The technical folks who work on the ad serving systems have a difficult time trying to fix the problem without causing a multitude of other problems. So, what do you need to know and ask when placing online media buys at your favorite, high-traffic sites?
Ask the ad server or media placement company about caching. The big deal here is that many large ISP (Internet Service Providers) often cache frequently accessed content on their own proxy servers. When your advertising banner or image is called from a cache, either a browser or proxy cache, then the ad serving software doesn't record the request as an impression, even though by most definitions, it should be.
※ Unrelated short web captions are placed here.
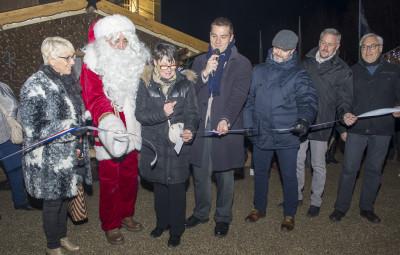 Inauguration_Marché_Noël_SDDV (3)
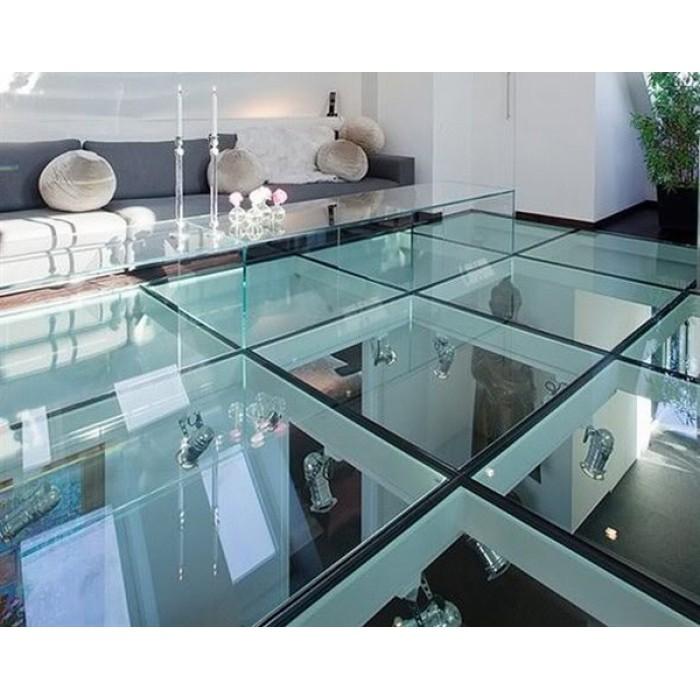 Sàn nhà bằng kính cường lực#5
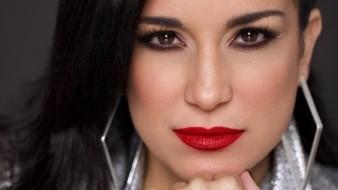 Fans de 'Bad Bunny' amenazan de muerte a la cantante venezonala Karina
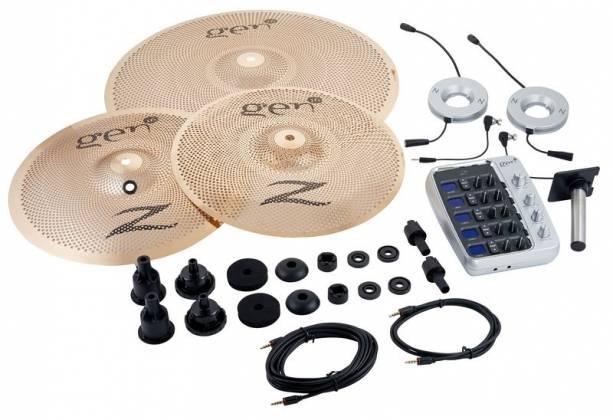 Zildjian G16BS3DS Gen16 A/E Buffed Bronze 13/18 DS Cymbal Set Product Image 4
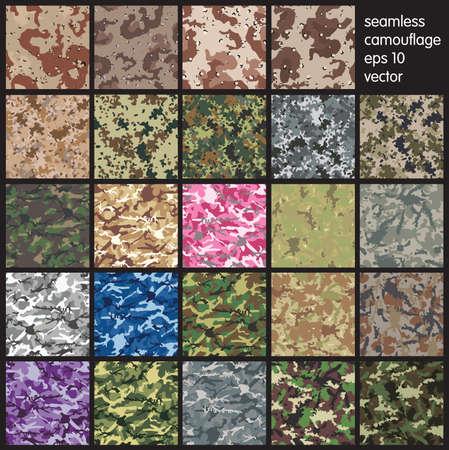 Foto de Seamless set of camouflage pattern vector - Imagen libre de derechos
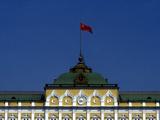 The Soviet Flag Flies over the Kremlin Photographic Print by Kenneth Ginn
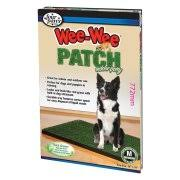 Four Paws Comfort Control Harness Four Paws Wee Wee Pads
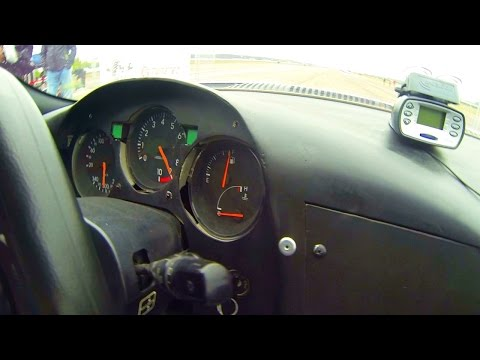 Toyota Supra Turbo 1200 PS Sound & Acceleration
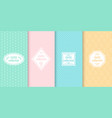 set of cute pastel seamless patterns with frames vector image
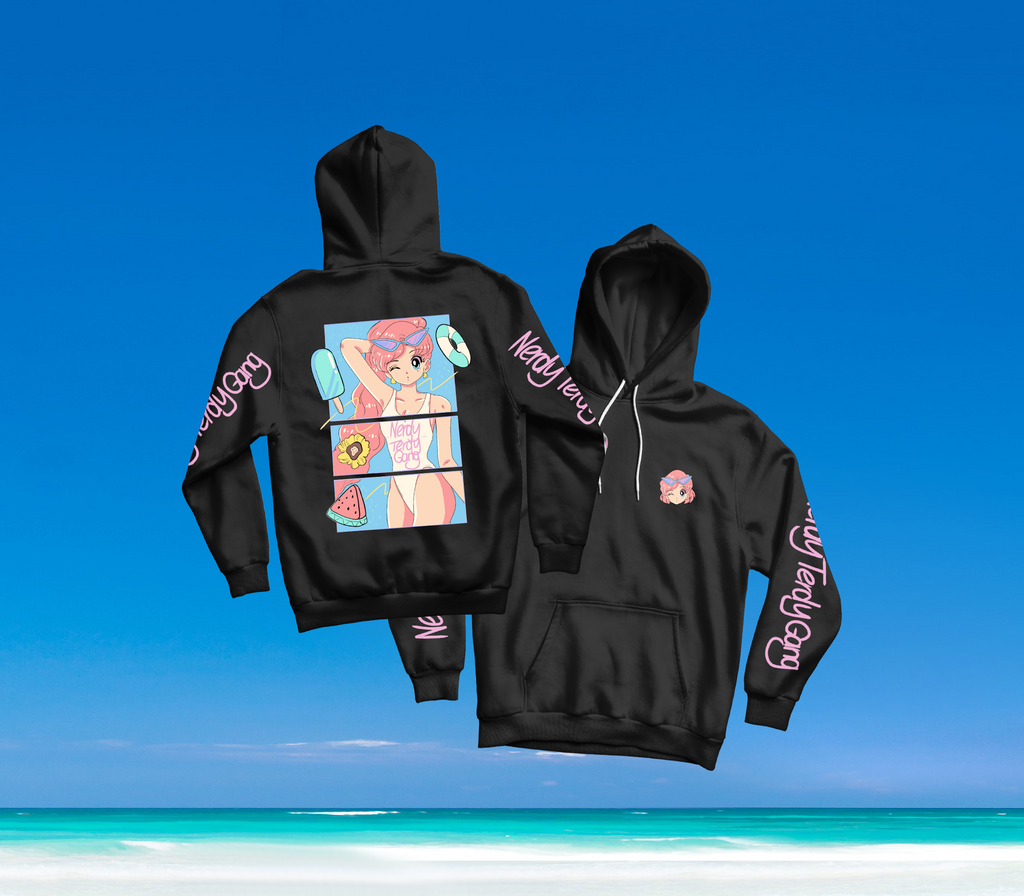 SUMMER IN OKINAWA - DAY AT THE BEACH HOODIE SCHWARZ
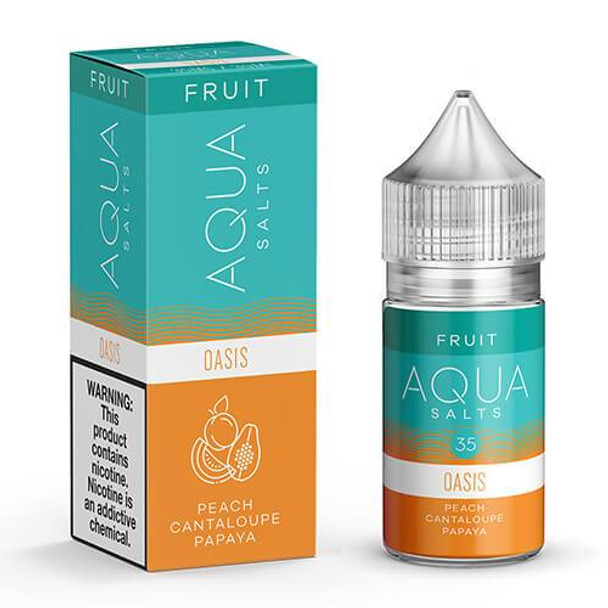 Oasis Salts eJuice by Aqua Salts Fruit E-Liquid 30ML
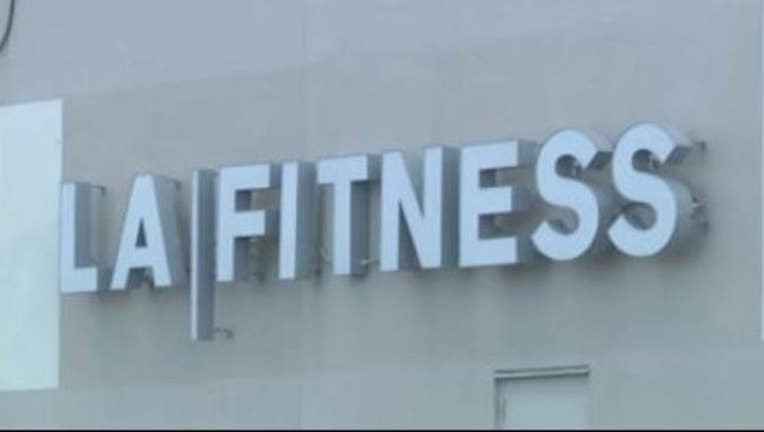 07885524-LA Fitness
Let's explain the scenario in detail. You, the viewer, calls up a major web portal, your browser requests the HTML code and images from the portal's servers. Some of the image calls will be redirected out to third-party servers to retrieve ad images. At this point, the portal's ad-serving software will record an "impression" as it makes the requests from the third-party server. It may only take a second for the ad to be delivered and many thing can happen in that second. You might decide to STOP the load, move to another page or click an additional link, hence stopping the download of the full ad. In either case, the portal's server counts an impression, while most third-party servers will not.
Now pretend that you allowed the download of the ad and both the portal's server and the third-party records an impression. Your clicking through the web site and come to a page where this same ad image is needed. Well, the portal site will then remember this same image and simply serve it up from cache, quickly, while recording another impression. However, since the third-party server was not requested for the image, it doesn't record the image.
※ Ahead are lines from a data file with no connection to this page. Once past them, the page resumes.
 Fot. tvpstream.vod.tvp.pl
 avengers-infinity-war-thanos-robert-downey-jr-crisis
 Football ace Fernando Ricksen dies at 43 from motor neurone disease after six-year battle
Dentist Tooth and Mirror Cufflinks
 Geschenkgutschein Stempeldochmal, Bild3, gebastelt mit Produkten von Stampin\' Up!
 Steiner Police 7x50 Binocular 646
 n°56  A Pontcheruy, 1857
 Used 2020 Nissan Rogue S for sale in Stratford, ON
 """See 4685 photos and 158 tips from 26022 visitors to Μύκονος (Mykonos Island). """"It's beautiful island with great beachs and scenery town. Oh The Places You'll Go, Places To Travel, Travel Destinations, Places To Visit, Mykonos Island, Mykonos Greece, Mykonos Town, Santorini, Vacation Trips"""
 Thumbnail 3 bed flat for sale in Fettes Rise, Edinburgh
You see the problem. The difference between impressions from the third-parties and the ad servers can be dramatic. Most ad serving system analysts have created patches to dynamically number the individual requests, hence fooling the system to go out and request the ad image every time. Some patches work better than others, so check with your media buyer and ask them the tough questions regarding their server and its caching issues.
Don't let this inhibit you from advertising online. This is where your audience is moving toward and even thought the measuring metrics may not be air-tight, but the benefits are surely measurable. Online advertising is here to stay, so make sure your company stays with the traffic.